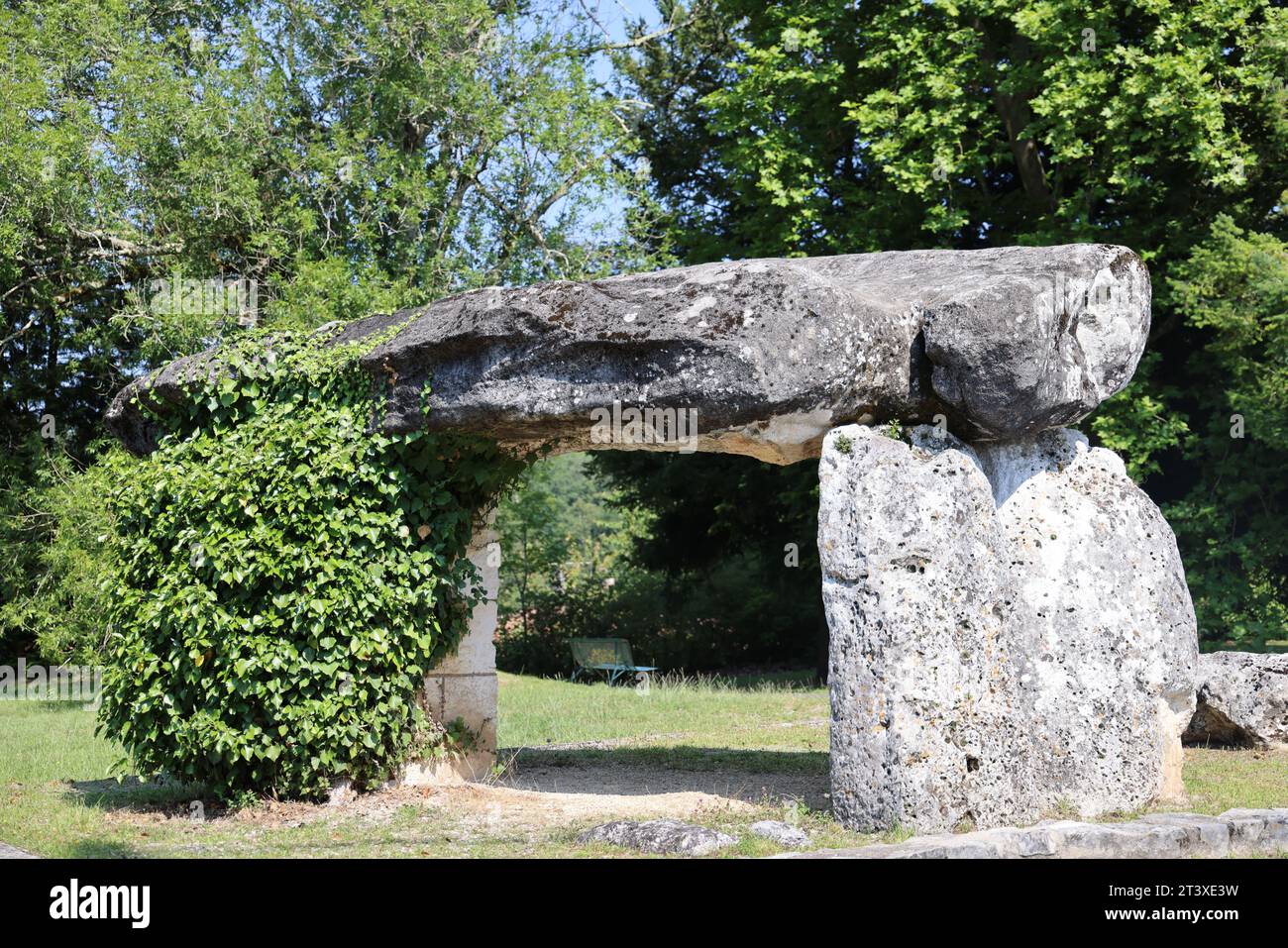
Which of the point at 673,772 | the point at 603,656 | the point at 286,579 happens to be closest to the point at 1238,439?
the point at 603,656

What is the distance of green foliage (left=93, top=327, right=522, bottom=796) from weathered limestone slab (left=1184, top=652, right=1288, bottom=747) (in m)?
7.16

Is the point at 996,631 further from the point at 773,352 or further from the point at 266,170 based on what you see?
the point at 266,170

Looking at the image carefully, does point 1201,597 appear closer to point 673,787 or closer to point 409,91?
point 673,787

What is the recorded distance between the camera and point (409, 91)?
21.2 m

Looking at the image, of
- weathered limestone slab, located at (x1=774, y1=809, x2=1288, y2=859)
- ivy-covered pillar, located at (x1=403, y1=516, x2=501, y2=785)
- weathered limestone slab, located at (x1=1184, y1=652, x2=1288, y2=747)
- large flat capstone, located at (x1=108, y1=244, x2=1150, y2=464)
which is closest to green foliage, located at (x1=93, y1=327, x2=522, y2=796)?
ivy-covered pillar, located at (x1=403, y1=516, x2=501, y2=785)

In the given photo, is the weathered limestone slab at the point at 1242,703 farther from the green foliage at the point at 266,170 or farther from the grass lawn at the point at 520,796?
the green foliage at the point at 266,170

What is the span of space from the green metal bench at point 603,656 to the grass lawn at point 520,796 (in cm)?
566

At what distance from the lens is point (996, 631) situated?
26.2ft

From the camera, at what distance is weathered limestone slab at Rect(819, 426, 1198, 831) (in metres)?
7.63

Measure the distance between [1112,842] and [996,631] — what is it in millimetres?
1549

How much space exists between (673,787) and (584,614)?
15.1 meters

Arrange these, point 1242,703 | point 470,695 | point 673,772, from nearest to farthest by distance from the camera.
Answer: point 470,695
point 673,772
point 1242,703

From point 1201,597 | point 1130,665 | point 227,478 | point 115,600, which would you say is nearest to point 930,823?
point 1130,665

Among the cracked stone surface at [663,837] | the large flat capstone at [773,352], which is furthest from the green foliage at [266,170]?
the cracked stone surface at [663,837]
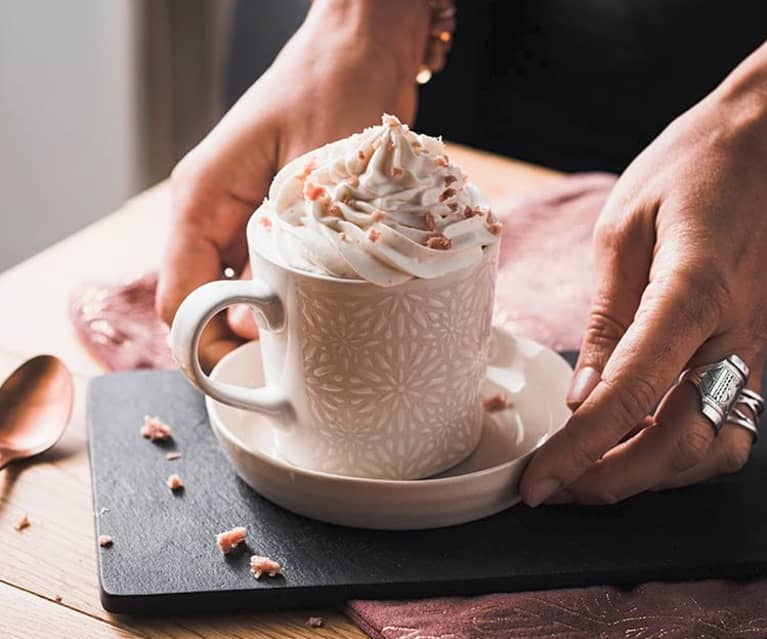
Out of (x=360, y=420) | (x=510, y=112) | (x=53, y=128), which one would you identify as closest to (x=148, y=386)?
(x=360, y=420)

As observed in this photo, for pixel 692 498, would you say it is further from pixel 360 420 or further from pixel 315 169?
pixel 315 169

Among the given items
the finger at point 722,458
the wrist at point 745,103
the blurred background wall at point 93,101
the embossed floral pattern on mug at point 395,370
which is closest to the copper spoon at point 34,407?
the embossed floral pattern on mug at point 395,370

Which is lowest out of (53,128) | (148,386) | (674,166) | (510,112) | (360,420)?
(53,128)

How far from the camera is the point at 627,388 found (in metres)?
0.76

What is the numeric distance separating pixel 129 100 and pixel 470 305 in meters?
1.68

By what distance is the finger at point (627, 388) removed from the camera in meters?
0.75

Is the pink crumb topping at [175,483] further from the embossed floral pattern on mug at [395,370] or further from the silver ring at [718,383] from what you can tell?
the silver ring at [718,383]

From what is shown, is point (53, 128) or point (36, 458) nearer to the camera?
point (36, 458)

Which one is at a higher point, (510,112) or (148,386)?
(148,386)

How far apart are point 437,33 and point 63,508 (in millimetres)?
650

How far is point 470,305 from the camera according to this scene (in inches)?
29.1

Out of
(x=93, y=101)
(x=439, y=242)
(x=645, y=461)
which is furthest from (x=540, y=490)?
(x=93, y=101)

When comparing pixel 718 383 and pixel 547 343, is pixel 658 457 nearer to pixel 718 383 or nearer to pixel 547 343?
pixel 718 383

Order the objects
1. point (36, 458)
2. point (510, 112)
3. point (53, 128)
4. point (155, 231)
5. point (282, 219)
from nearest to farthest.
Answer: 1. point (282, 219)
2. point (36, 458)
3. point (155, 231)
4. point (510, 112)
5. point (53, 128)
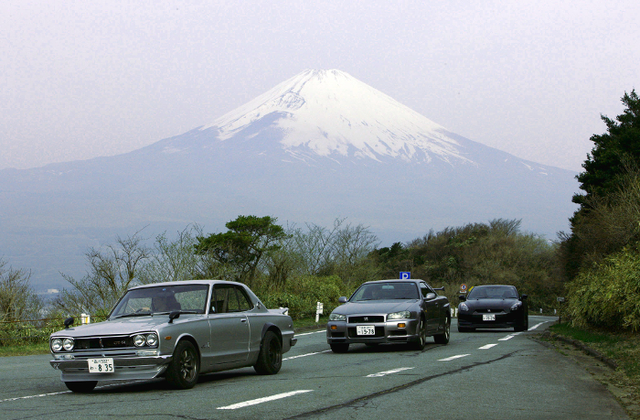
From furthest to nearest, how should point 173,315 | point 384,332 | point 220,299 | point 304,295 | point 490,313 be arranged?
A: point 304,295
point 490,313
point 384,332
point 220,299
point 173,315

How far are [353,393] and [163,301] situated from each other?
121 inches

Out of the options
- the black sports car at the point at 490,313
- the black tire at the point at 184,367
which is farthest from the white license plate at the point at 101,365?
the black sports car at the point at 490,313

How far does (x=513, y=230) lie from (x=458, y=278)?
17034 mm

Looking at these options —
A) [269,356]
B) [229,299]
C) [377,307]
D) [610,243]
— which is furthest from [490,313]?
[229,299]

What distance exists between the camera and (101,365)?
28.4ft

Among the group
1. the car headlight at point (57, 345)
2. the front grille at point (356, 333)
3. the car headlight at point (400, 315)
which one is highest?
the car headlight at point (400, 315)

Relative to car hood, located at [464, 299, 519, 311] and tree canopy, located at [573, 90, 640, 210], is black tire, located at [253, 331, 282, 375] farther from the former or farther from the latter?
tree canopy, located at [573, 90, 640, 210]

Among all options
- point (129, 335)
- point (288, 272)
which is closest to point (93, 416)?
point (129, 335)

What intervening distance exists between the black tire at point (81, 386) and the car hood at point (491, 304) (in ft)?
50.5

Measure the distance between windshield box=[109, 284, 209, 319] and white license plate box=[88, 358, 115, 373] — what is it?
1.20 meters

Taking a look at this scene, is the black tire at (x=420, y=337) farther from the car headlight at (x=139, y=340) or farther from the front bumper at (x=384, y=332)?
the car headlight at (x=139, y=340)

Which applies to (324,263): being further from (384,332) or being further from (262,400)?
(262,400)

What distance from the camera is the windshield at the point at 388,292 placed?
1606 cm

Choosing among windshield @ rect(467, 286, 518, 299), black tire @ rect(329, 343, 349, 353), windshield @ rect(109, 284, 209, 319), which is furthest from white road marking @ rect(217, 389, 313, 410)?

###

Written exercise:
Format all of the data above as a JSON list of strings, with one string for each line and blank lines omitted. Leave the pictures out.

Written response:
[
  "Which of the point at 673,772 | the point at 603,656 | the point at 286,579 happens to be closest to the point at 1238,439?",
  "the point at 603,656",
  "What is the distance of green foliage (left=93, top=327, right=522, bottom=796) from weathered limestone slab (left=1184, top=652, right=1288, bottom=747) (in m)?",
  "7.16",
  "Is the point at 996,631 further from the point at 773,352 or further from the point at 266,170 based on what you see?",
  "the point at 266,170",
  "Looking at the image carefully, does point 1201,597 appear closer to point 673,787 or closer to point 409,91?",
  "point 673,787",
  "What is the recorded distance between the camera and point (409, 91)?",
  "21.2 m",
  "Looking at the image, of",
  "- weathered limestone slab, located at (x1=774, y1=809, x2=1288, y2=859)",
  "- ivy-covered pillar, located at (x1=403, y1=516, x2=501, y2=785)",
  "- weathered limestone slab, located at (x1=1184, y1=652, x2=1288, y2=747)",
  "- large flat capstone, located at (x1=108, y1=244, x2=1150, y2=464)",
  "which is closest to green foliage, located at (x1=93, y1=327, x2=522, y2=796)?",
  "ivy-covered pillar, located at (x1=403, y1=516, x2=501, y2=785)",
  "In the given photo, is the weathered limestone slab at the point at 1242,703 farther from the green foliage at the point at 266,170 or farther from the grass lawn at the point at 520,796?",
  "the green foliage at the point at 266,170",
  "What is the span of space from the green metal bench at point 603,656 to the grass lawn at point 520,796 (in cm)?",
  "566",
  "At what distance from the lens is point (996, 631) situated?",
  "26.2ft",
  "From the camera, at what distance is weathered limestone slab at Rect(819, 426, 1198, 831) (in metres)?",
  "7.63",
  "Measure the distance between [1112,842] and [996,631] — what is it in millimetres?",
  "1549",
  "How much space exists between (673,787) and (584,614)?",
  "15.1 meters",
  "Arrange these, point 1242,703 | point 470,695 | point 673,772, from nearest to farthest by distance from the camera.",
  "Answer: point 470,695",
  "point 673,772",
  "point 1242,703",
  "From point 1201,597 | point 1130,665 | point 227,478 | point 115,600, which would you say is nearest to point 930,823?",
  "point 1130,665",
  "Among the cracked stone surface at [663,837] | the large flat capstone at [773,352], which is furthest from the green foliage at [266,170]?",
  "the cracked stone surface at [663,837]",
  "Out of (x=360, y=420) | (x=510, y=112) | (x=53, y=128), which one would you identify as closest to (x=148, y=386)?",
  "(x=360, y=420)",
  "As observed in this photo, for pixel 692 498, would you say it is further from pixel 360 420 or further from pixel 315 169?",
  "pixel 315 169",
  "Among the given items",
  "the finger at point 722,458",
  "the wrist at point 745,103",
  "the blurred background wall at point 93,101",
  "the embossed floral pattern on mug at point 395,370",
  "which is closest to the copper spoon at point 34,407?",
  "the embossed floral pattern on mug at point 395,370",
  "Which is lowest out of (53,128) | (148,386) | (674,166) | (510,112) | (360,420)?",
  "(53,128)",
  "How far from the camera is the point at 627,388 found (in metres)?",
  "0.76",
  "What is the numeric distance separating pixel 129 100 and pixel 470 305 in meters?",
  "1.68",
  "By what distance is the finger at point (627, 388) removed from the camera in meters?",
  "0.75",
  "Is the pink crumb topping at [175,483] further from the embossed floral pattern on mug at [395,370] or further from the silver ring at [718,383] from what you can tell?",
  "the silver ring at [718,383]",
  "From what is shown, is point (53, 128) or point (36, 458) nearer to the camera?",
  "point (36, 458)",
  "Which one is at a higher point, (510,112) or (148,386)?",
  "(148,386)",
  "How far apart are point 437,33 and point 63,508 (in millimetres)?",
  "650",
  "How far is point 470,305 from the camera according to this scene (in inches)?",
  "29.1",
  "Out of",
  "(x=93, y=101)",
  "(x=439, y=242)",
  "(x=645, y=461)",
  "which is furthest from (x=540, y=490)?",
  "(x=93, y=101)",
  "When comparing pixel 718 383 and pixel 547 343, is pixel 658 457 nearer to pixel 718 383 or nearer to pixel 547 343?",
  "pixel 718 383",
  "Order the objects",
  "1. point (36, 458)",
  "2. point (510, 112)",
  "3. point (53, 128)",
  "4. point (155, 231)",
  "5. point (282, 219)",
  "from nearest to farthest.",
  "Answer: 1. point (282, 219)",
  "2. point (36, 458)",
  "3. point (155, 231)",
  "4. point (510, 112)",
  "5. point (53, 128)",
  "From furthest to nearest, how should point 173,315 | point 384,332 | point 220,299 | point 304,295 | point 490,313 be arranged?",
  "A: point 304,295",
  "point 490,313",
  "point 384,332",
  "point 220,299",
  "point 173,315",
  "How far are [353,393] and [163,301] situated from each other?",
  "121 inches",
  "Out of the options",
  "- the black sports car at the point at 490,313",
  "- the black tire at the point at 184,367",
  "which is farthest from the white license plate at the point at 101,365?",
  "the black sports car at the point at 490,313",
  "How far does (x=513, y=230) lie from (x=458, y=278)?",
  "17034 mm",
  "Looking at these options —",
  "A) [269,356]",
  "B) [229,299]",
  "C) [377,307]",
  "D) [610,243]",
  "— which is furthest from [490,313]?",
  "[229,299]",
  "What distance exists between the camera and (101,365)?",
  "28.4ft",
  "Among the group",
  "1. the car headlight at point (57, 345)",
  "2. the front grille at point (356, 333)",
  "3. the car headlight at point (400, 315)",
  "which one is highest?",
  "the car headlight at point (400, 315)",
  "Relative to car hood, located at [464, 299, 519, 311] and tree canopy, located at [573, 90, 640, 210], is black tire, located at [253, 331, 282, 375] farther from the former or farther from the latter?",
  "tree canopy, located at [573, 90, 640, 210]",
  "Among all options",
  "- point (129, 335)",
  "- point (288, 272)",
  "which is closest to point (93, 416)?",
  "point (129, 335)",
  "What intervening distance exists between the black tire at point (81, 386) and the car hood at point (491, 304) (in ft)?",
  "50.5",
  "Measure the distance between windshield box=[109, 284, 209, 319] and white license plate box=[88, 358, 115, 373] — what is it?",
  "1.20 meters",
  "Taking a look at this scene, is the black tire at (x=420, y=337) farther from the car headlight at (x=139, y=340) or farther from the front bumper at (x=384, y=332)?",
  "the car headlight at (x=139, y=340)",
  "Which applies to (324,263): being further from (384,332) or being further from (262,400)?",
  "(262,400)",
  "What distance from the camera is the windshield at the point at 388,292 placed?",
  "1606 cm",
  "Choosing among windshield @ rect(467, 286, 518, 299), black tire @ rect(329, 343, 349, 353), windshield @ rect(109, 284, 209, 319), which is furthest from white road marking @ rect(217, 389, 313, 410)?"
]